It’s a fascinating general election which has been preceded by a tedious and shallow election campaign. None of the political parties, certainly not the ‘Big Two’, come out of the campaign with much credit. It’s been a ‘heads down’ rather than an ‘eyes up’ campaign, with little analysis, little laying out of political philosophy and an overwhelmingly large amount of promising of goodies and slagging off of the other side.
If climate change is the greatest threat faced by this and future generations of people on Earth, and it is, then why has hardly anyone mentioned it?
There is more to choosing where to put your cross tomorrow than the environment or wildlife concerns – of course there is. However, if you are a keen environmentalist with a love of nature, then here is a guide to how you should vote.
1. I’m glad to see that Russell Brand has been following this blog and my writings elsewhere (eg in April’s British Wildlife), and he’s right to say that if you live in Brighton Pavilion then vote Green, vote for Caroline Lucas. It would be a tragedy to lose the hardest-working and best-informed MP of them all on the environment. The House of Commons would be a poorer place for her loss.
2. In a similar way, if you live in Richmond Park then vote for Zac Goldsmith. Loath though I would normally be to urge anyone to vote Tory, Zac is rich enough to be thoroughly independent as an MP, and he has been on the right side on almost all environmental issues since gaining his seat.
3. Wherever you are, do not vote UKIP – a climate sceptic, anti-EU party cannot get the thinking environmentalist’s vote.
4. If you live in a safe seat where your vote ‘won’t count’ (all votes count really) then vote Green. Far and away the greenest election manifesto (the clue is in the name), the more voters express this preference the more it might shake up the other parties to do far better – as they need to do. I would be very surprised if there were fewer than one, or more than one, Green MP on Friday morning but the Greens do have an outside chance in seats such as Bristol West and Norwich South and your vote might help make history.
But what of everyone else?
I could not vote Tory for a number of reasons. There are many good Tory environmentalists (although quite a few are standing down at this election – see tomorrow’s blogs) but the current Tory party is not full of John Gummers, Tim Yeos, Ken Clarkes, John Randalls etc. The current Tory party feels like it has a strong UKIP wing (which maybe should split off after the election) with climate sceptics and anti-EU figures. If we could have another Caroline Spelman, with a bit more clout in cabinet, then that wouldn’t be too bad, but imagine another Owen Paterson at Defra? How scary is that?
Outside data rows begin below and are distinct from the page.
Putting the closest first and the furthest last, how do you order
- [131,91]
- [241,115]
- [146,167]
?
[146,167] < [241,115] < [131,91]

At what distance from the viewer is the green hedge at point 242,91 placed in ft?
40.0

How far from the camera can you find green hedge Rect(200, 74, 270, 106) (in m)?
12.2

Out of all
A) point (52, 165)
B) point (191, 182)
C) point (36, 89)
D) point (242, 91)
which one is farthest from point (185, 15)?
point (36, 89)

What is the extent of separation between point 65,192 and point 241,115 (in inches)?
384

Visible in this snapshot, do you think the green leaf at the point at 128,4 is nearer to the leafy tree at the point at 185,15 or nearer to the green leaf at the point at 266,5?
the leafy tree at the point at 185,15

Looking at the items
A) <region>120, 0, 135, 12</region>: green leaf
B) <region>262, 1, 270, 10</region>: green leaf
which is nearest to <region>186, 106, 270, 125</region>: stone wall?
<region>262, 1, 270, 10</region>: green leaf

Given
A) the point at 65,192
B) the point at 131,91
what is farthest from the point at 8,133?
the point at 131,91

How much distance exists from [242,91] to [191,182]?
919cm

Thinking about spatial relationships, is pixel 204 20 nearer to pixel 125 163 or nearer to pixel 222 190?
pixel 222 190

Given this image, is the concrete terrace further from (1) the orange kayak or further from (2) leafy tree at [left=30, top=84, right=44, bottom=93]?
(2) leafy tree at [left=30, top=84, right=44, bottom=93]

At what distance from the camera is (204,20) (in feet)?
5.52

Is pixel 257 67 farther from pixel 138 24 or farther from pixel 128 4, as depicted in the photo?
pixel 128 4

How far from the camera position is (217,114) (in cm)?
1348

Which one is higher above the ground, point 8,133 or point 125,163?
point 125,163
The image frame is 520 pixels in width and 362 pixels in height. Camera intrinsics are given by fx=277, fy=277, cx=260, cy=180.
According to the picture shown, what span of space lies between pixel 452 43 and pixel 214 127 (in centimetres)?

And how scary is it that Cameron thought he was a good choice for that role?
Labour has shown little interest in the environment during the campaign, nor really during the last five years. There are some stand-out exceptions, Barry Gardiner has been vocal and active (and is one of the ‘Sodden 570’), but they seem to be lone voices. When Labour saw the surge in Green membership and reacted by attacking the Green Party with no suite of green policies to back up their attacks, then the party of which I am a member reached a pretty low low point. My hope for Labour, is that if they get into power then although they have sounded unconvincing in opposition, they will take notice of wise NGOs and do some of the right things, as they usually do, once in power. Labour tends to set a low baseline of expectations in opposition which it then exceeds in government. I’m hoping that will happen again (the first bit already has happened). And I’d like a Labour government so that I can demonstrate my independence by giving them a hard time in this blog, after a brief honeymoon period, every time they screw up.
The Lib Dems look quite good on wildlife and the environment but we might doubt whether they are going to push hard on these matters if they form part of a government – they haven’t over the last five years after all (except, and this is obviously important, on climate change). However, their ‘five green laws’ are front page manifesto commitments – the ones that Nick Clegg keeps saying that they really, really, really mean. However, the LibDems ‘red Lines’ – which must be the ones they really, really, really, really mean include climate change (good) but not the ‘5 green laws’. It appears as though the LibDems would beef up the environmental credentials and policies of any government of which they form a part but it is not clear how far they would go w.
There are perhaps 194 marginal seats in this general election – ones which would take a swing of less than 5% to change hands. Here you really do have to think about the candidates, the record of the incumbent MP (if they are seeking reelection), and who you don’t want as well as who you do want. The possibility of a Paterson-like Secretary of State for Environment is very scary – very, very scary. And there are plenty of potential candidates out there, he was no one-off. That would persuade me to cast my vote against any Tory candidate. In Tory/LibDem marginals the LibDems are generally a much better option. In Tory/Labour marginals, I have faith in Labour being a better option when it comes down to it, even if they have hardly demonstrated their ability over the past five years. What about Labour/LibDem marginals? Well, there aren’t so many of them, but I am a Labour party member so that’s how I’d vote although it would be despite, rather than because of, Labour’s policies on wildlife and the environment.
Other parties are available, particularly across the Irish Sea, over Hadrian’s Wall and beyond Offa’s Dyke but I can’t vote for any of them.
Do vote tomorrow – even if you decide to go against every bit of wisdom contained in this blog. It’s your future so have your say.